**SELECTION:**

# Mossberg 500 - Difficult disassembly



## the_waterwolf (Feb 8, 2013)

Hello,

I recently purchased a Mossberg 500 12 guage from the 1962-1967 era. The gun is in much need of a good cleaning (it doesn't appear to have ever been cleaned).

I am in the process of breaking it down and I cannot for the life of me remove the trigger housing pin so that I can thoroughly clean the action.

Any advice on how to get this thing out?


----------



## the_waterwolf (Feb 8, 2013)

Attached are some photos. Any help is very much appreciated.


----------



## Drm50 (Dec 26, 2014)

Somebody replaced factory pin with a roll pin. You need a roll pin punch to remove it under ideal
conditions. If this pin has been beat on to much the edges will tend to rivet. If it has been hit from
both sides this could be a problem. Give pin a close look to see if this is the case. If it has only been hit from one side, it should be tapped out from opposite side. Pin punches that are tapped into center hole will cause pin to expand diameter adding to the PIA. A standard pin punch can be
used but must be same size as OD of roll pin. The correct punch should fetch it out easily. If correct
pin was in it you could push it out with tip of Bic pen. Be careful you don't damage housing of trigger group when driving pin out. Older models are cast metal housings, new are plastic. This pin
is all that holds trigger group in place. Front is just a lip and pin holds it from moving. As last resort you can use a drill bit just a little larger than hole in pin.

**LISTING:**
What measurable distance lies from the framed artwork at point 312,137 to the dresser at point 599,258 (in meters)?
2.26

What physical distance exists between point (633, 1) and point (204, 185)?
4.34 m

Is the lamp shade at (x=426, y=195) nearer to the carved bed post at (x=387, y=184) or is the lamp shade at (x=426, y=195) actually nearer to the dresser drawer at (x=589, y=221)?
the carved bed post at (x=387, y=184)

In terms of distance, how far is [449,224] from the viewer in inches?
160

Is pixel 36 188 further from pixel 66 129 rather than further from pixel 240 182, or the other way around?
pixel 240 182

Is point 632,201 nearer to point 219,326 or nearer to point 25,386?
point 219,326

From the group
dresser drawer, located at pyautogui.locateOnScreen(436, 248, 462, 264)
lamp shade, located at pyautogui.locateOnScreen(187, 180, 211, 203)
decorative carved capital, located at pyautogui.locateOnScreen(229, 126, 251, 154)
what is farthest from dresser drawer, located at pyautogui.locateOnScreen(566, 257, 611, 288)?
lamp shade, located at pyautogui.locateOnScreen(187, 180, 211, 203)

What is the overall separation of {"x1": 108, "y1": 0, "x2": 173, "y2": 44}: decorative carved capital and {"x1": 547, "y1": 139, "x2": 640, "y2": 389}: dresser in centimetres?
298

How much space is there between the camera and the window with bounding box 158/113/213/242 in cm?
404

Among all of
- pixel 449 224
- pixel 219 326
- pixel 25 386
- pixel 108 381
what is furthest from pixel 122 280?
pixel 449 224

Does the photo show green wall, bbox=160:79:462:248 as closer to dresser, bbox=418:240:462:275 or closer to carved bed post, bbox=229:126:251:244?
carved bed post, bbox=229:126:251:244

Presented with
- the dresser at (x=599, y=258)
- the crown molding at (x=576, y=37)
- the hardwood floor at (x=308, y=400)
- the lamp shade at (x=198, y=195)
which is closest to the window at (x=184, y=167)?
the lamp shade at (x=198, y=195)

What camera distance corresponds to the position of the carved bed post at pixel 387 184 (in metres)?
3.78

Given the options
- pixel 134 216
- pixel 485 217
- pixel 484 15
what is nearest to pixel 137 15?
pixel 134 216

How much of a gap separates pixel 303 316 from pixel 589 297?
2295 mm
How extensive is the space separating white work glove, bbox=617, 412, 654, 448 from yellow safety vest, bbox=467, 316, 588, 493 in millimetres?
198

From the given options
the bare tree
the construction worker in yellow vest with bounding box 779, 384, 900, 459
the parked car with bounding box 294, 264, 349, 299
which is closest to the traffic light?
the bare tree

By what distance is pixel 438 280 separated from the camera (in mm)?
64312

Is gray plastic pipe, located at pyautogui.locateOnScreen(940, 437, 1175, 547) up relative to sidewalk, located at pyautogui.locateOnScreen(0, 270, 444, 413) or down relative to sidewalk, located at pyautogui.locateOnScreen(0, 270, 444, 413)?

**TO-DO LIST:**
(a) In the Mossberg 500 thread, what are the trigger group housings of older models made of?
(b) Pick up the Mossberg 500 thread after its last sentence and keep it going.
The items play no part in what you're asked to do.

**ANSWERS TO EACH TASK:**
(a) Cast metal.

(b)
Using hole in pin as pilot hole drill through pin, in drill press. The roll pins are tough spring like steel so use oil when drilling. Sometimes it will go on through with bit. If not it will weaken pin and will come out easier. I have had to take a lot
of them out of pump shot guns of all makes. Guys loose pins and any HDW store
has roll pins. The cheapest and easiest fix but not one I would recommend.


----------



## the_waterwolf (Feb 8, 2013)

Looks like illI be buying a roll pin punch kit in the near future. I'll report back as I progress.


----------



## Dovans (Nov 15, 2011)

I remember taking Roll Pins out of my Cub Cadet... I had to have solid piece of steel underneath to bang those things out. They came out easy once I got the steel lined up right.


----------



## ezbite (May 25, 2006)

Did you get it out? I've have had a few mossberg pumps in my day and I've never seen a roll pin in one, always a solid pin. Who the hell does that? Make sure you rest the receiver on something solid (couple 2x4's) before pounding it out so it's not bouncing around.


----------



## Drm50 (Dec 26, 2014)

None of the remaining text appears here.